Après une mission qui a mal tourné, un tueur à gages taïwanais part se terrer dans une petite ville japonaise et s’y découvre des talents insoupçonnés…
Mr Long
Japon, 2017
De Sabu
Durée : 2h01
Sortie : –
Note :
MÉLODIE POUR UN TUEUR
Insaisissable Sabu : alors que le cinéaste japonais tourne depuis le milieu des années 90, on a essentiellement commencé à le connaître en France avec son formidable Miss Zombie, film d’horreur politique tourné en noir et blanc. A ce long métrage a succédé son opposé, Chasuke’s Journey, une fantaisie romantique gorgée de couleurs. Mr Long, sa nouvelle création, change à nouveau de registre – et à vrai dire, change même de registre… en plein film.
Mr Long débute comme un polar nocturne autour d’un tueur à gages aussi félin que fantomatique (Chang Chen, idéal). Sabu saisit la vie nocturne et son grondement : les enseignes qui scintillent dans le noir, le crépitement de la street food, les sous-sols obscurs ou encore un club olé-olé qui semble échappé du R100 de Hitoshi Matsumoto. La musique planante contribue à une délicieuse atmosphère en plein trip et qui nimbe le polar d’un certain onirisme. En conférence de presse, Sabu a commenté que ses scénarios étaient d’abord écrits « avec des images ». Cela se sent : il y a une force picturale dans le récit, une façon de faire avancer l’action par l’image plus que par le commentaire, et les dialogues sont souvent réduits à leur plus strict nécessaire – voila qui renforce ici la tension comme le mystère du long métrage.

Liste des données
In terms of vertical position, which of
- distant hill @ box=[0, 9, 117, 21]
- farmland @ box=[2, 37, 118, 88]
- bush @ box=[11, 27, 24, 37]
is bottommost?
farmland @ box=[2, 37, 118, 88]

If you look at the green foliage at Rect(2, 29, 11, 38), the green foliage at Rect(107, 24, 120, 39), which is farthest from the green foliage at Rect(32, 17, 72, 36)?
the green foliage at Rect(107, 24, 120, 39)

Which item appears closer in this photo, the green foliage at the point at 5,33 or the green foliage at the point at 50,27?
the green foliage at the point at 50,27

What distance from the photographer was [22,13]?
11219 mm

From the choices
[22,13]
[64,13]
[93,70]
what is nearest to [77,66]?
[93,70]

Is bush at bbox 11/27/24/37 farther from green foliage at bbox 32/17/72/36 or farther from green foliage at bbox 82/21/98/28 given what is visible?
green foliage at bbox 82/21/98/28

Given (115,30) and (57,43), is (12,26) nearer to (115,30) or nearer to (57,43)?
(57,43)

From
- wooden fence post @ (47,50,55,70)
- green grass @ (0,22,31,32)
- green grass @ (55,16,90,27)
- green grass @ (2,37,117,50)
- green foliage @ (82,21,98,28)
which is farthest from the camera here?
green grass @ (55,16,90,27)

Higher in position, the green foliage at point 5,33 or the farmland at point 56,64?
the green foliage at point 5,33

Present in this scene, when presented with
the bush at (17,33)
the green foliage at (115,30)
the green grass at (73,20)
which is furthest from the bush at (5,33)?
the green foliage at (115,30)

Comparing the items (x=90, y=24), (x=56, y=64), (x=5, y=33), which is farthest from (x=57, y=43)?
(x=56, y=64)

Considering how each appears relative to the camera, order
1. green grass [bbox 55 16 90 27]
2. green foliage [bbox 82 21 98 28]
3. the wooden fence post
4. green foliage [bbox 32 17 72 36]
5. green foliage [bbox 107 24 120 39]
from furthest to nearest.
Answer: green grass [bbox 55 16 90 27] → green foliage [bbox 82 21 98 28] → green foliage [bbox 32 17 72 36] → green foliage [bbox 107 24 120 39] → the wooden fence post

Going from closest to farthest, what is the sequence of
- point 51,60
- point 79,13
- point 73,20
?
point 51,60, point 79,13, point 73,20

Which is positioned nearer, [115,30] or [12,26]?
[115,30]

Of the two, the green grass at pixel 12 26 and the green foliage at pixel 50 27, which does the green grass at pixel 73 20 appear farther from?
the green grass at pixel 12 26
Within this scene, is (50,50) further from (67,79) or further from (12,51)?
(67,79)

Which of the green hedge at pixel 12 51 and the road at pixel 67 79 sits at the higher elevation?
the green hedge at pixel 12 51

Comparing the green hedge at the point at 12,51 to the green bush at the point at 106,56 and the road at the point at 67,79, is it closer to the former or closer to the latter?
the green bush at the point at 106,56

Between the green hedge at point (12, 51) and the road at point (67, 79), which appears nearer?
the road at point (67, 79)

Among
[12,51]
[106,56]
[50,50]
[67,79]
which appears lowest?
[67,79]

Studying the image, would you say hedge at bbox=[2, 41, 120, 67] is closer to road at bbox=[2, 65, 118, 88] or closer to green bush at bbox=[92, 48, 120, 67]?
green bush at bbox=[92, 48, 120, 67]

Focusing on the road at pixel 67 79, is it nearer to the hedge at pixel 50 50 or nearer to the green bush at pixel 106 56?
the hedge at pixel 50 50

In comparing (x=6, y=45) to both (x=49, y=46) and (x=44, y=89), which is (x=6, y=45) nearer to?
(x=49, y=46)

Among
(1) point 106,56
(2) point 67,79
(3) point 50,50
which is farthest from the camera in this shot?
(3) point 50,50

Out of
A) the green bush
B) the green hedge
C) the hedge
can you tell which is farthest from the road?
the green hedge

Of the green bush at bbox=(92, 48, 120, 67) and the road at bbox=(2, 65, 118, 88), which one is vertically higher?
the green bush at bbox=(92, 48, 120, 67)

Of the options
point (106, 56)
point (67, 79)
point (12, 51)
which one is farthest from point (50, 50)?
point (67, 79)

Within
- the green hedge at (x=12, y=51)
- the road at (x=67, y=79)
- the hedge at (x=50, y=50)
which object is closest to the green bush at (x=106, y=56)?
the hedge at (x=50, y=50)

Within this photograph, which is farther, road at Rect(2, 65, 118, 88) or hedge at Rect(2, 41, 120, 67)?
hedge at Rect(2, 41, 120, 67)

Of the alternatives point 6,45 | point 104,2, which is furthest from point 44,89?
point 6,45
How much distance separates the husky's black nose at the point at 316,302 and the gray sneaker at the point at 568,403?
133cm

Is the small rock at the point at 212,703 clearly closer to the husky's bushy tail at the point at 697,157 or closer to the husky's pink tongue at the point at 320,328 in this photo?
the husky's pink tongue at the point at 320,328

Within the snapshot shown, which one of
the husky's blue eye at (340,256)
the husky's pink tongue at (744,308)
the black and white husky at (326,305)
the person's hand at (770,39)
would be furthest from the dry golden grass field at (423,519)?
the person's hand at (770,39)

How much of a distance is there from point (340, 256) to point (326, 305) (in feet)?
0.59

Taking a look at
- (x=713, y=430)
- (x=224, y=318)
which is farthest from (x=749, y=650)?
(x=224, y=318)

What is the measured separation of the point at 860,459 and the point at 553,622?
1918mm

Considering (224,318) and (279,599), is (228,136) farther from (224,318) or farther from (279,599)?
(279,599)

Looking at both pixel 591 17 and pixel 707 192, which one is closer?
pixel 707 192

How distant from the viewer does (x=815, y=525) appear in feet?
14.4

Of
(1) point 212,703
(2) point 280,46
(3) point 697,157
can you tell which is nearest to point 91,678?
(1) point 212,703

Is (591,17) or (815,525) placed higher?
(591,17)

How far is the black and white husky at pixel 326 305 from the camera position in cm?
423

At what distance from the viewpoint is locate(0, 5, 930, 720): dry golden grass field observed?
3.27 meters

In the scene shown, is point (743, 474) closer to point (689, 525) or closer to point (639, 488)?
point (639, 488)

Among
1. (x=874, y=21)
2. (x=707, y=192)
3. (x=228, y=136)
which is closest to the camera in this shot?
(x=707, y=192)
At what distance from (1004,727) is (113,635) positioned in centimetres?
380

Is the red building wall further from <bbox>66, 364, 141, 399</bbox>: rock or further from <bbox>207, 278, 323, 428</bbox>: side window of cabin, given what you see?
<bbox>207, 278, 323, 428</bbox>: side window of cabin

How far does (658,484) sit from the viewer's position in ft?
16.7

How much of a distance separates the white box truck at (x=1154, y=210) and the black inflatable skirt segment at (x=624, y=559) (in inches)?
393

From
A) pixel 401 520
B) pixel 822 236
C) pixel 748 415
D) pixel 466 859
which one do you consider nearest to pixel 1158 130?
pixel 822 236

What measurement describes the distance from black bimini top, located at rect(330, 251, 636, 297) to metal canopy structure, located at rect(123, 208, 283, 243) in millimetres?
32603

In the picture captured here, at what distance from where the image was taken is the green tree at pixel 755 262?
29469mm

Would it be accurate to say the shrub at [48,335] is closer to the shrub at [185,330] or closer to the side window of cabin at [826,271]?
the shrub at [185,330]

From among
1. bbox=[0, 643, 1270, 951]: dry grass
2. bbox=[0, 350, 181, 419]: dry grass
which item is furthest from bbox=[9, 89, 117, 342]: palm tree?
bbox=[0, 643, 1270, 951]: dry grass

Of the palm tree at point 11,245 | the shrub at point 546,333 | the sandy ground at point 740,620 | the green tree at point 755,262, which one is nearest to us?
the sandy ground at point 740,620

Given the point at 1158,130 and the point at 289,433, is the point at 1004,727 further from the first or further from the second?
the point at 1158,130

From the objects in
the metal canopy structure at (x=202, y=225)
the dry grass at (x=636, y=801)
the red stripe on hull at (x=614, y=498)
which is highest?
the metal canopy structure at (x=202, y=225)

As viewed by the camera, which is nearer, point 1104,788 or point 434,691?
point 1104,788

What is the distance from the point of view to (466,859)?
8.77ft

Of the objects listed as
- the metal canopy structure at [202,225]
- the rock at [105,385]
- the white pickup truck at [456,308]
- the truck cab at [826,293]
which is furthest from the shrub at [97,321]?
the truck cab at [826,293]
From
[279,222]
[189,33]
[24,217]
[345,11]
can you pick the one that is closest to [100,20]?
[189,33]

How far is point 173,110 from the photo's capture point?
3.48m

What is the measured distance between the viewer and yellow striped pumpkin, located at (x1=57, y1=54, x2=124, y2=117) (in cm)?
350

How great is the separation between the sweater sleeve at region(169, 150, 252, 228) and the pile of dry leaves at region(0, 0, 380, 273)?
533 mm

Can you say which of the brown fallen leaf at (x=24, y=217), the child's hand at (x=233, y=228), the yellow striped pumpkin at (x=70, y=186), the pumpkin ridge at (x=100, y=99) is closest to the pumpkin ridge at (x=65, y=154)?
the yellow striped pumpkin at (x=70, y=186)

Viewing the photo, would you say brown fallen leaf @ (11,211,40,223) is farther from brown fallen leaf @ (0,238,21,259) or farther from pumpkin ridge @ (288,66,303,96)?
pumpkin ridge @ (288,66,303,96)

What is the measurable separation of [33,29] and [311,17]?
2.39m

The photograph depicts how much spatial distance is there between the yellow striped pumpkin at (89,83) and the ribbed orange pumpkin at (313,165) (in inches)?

- [CONSIGNE] Pouvez-vous recopier le passage de la critique de Mr Long compris entre « Après une mission » et « en plein film. », bornes incluses ?

- [RÉPONSE COMPLÈTE]
Après une mission qui a mal tourné, un tueur à gages taïwanais part se terrer dans une petite ville japonaise et s’y découvre des talents insoupçonnés…
Mr Long
Japon, 2017
De Sabu
Durée : 2h01
Sortie : –
Note :
MÉLODIE POUR UN TUEUR
Insaisissable Sabu : alors que le cinéaste japonais tourne depuis le milieu des années 90, on a essentiellement commencé à le connaître en France avec son formidable Miss Zombie, film d’horreur politique tourné en noir et blanc. A ce long métrage a succédé son opposé, Chasuke’s Journey, une fantaisie romantique gorgée de couleurs. Mr Long, sa nouvelle création, change à nouveau de registre – et à vrai dire, change même de registre… en plein film.